Method #3 — Turnkey Multi CDN platform

This is pretty much method 2 (RUM/synthetic monitoring-driven load balancing) plus eliminating the hassle of the CDN subscription process. There are several providers in this field, but only mlytics provides a marketplace-like experience, which gives businesses the power to subscribe to any CDNs on demand instead of asking the providers to do so on behalf.

How it works

  1. When a user visits www.test.com, this triggers a DNS lookup.
  2. The request is redirected to the mlytics system via the CNAME assigned by mlytics if it is properly pasted in the DNS record.
  3. The system will measure user geolocation, network latency, and CDN performance.
  4. The system finds out the best CDN for the user, and route the request to the designated CDN.
  5. The user is now accessing www.test.com via the assigned CDN.

Pros

  • One platform to rule them all: subscribe to and manage multiple CDNs via one single platform
  • Unified configuration and analytics for multiple CDNs

Cons

  • Some lesser-known CDNs might not be immediately available

Our approach

When we started this project, we went back to the drawing board and ask: “what’s the most painful part of the process?”. It all boils down to the lack of connection between CDN activation and load balancing implementation.

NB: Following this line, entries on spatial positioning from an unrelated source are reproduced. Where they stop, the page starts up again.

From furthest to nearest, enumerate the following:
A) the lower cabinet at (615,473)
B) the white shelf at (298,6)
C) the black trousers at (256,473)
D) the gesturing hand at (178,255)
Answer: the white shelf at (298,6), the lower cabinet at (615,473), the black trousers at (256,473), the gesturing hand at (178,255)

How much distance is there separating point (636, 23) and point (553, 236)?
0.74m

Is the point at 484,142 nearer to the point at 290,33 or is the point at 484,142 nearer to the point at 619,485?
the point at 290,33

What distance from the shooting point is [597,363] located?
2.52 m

Unlike some providers on the market which mostly tackle Multi CDN via DNS, we wanted to build a turnkey solution in which users can easily take care of CDN implementation and load balancing configuration all in one place. We truly believe this is the best experience to use, manage, and maximize the value of a Multi CDN model.

We’ve been since working closely with major CDN providers around the world including Alibaba Cloud, Akamai, AWS, Cloudflare, and more. We’ve integrated those CDNs onto a platform, and designed a marketplace-like interface which allows businesses to subscribe to CDNs with just a few clicks without having to negotiate and lock into a long-term contract.

We also developed a system that can intelligently route traffic across all the CDNs activated via the platform which takes the end-user geolocation and CDN performance status into consideration when making routing decisions.